Моцарт взглянул на листок. Это была визитная карточка. На ней красиво было выведено:
— Вам известен этот человек? — спросил он, подавая карточку да Понте.
Да Понте недовольно скривил губы:
— Наверное, барон какой-то, раз «фон».
Моцарт нахмурился:
— Недоставало мне какого-то взбалмошного дворянчика! Вы знаете, как я «люблю» этих господ. Того и гляди, он станет демонстрировать мне свое умение играть на фортепьяно! Вечно кто-нибудь лезет в мой дом и требует, чтоб я объяснил ему, как отличать белые клавиши от черных!
— К вам стремятся… Ведь повсюду идет молва, что у Моцарта добрая, ангельская душа.
— Только ангелам на небе обеспечено полное содержание, а я должен кормить семью. Однако бедному музыканту я с удовольствием помогу…
— «…И если я сам ничего не имею…» — протянул итальянец, прервав композитора. — Да не тратьте вы времени зря! Взгляните, что там, в этом письме. Мне некогда!

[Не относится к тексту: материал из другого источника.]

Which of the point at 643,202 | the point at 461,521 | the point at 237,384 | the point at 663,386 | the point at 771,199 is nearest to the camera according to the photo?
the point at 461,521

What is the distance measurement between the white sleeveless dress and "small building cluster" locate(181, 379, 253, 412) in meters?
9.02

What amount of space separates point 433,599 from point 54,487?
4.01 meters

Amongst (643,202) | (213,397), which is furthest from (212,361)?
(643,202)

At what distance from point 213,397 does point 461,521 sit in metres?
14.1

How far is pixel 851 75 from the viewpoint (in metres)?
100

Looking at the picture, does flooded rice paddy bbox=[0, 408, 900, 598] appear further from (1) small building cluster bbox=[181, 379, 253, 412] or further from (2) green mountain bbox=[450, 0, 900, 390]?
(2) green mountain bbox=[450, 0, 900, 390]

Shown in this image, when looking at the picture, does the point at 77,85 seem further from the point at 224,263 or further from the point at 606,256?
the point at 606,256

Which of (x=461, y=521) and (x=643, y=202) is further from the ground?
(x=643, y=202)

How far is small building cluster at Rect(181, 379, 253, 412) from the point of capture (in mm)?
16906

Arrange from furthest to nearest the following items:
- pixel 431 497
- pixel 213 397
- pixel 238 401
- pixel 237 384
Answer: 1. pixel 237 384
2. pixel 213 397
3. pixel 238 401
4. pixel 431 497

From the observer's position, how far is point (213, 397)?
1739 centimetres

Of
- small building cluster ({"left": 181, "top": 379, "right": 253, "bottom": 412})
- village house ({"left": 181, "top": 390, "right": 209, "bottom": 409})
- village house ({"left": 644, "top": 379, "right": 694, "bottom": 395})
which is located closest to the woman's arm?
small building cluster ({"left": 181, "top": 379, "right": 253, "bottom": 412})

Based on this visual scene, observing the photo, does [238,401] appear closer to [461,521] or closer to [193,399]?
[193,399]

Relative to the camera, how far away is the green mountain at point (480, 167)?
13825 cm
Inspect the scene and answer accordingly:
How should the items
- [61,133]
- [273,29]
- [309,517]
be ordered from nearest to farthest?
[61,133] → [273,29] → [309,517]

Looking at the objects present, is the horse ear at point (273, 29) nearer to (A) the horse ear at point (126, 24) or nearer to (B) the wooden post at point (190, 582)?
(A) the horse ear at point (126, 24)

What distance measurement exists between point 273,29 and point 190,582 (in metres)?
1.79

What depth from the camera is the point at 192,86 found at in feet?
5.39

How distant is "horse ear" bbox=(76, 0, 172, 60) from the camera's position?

Моцарт вскрыл конверт, взглянул на письмо и сказал:
— Какой-то пианист из Бонна. Рекомендует граф Вальдштейн. Я познакомился с Вальдштейном у нас в Зальцбурге, когда был в замке во время визита боннского курфюрста.
— Вальдштейны — это чешская знать. Следовательно, вы примете этого музыканта. Ну, а мне бы надо уходить. Да мы так ни до чего и не дотолковались.
— Подождите, пожалуйста, — сказал Моцарт. — Я скажу ему всего несколько слов.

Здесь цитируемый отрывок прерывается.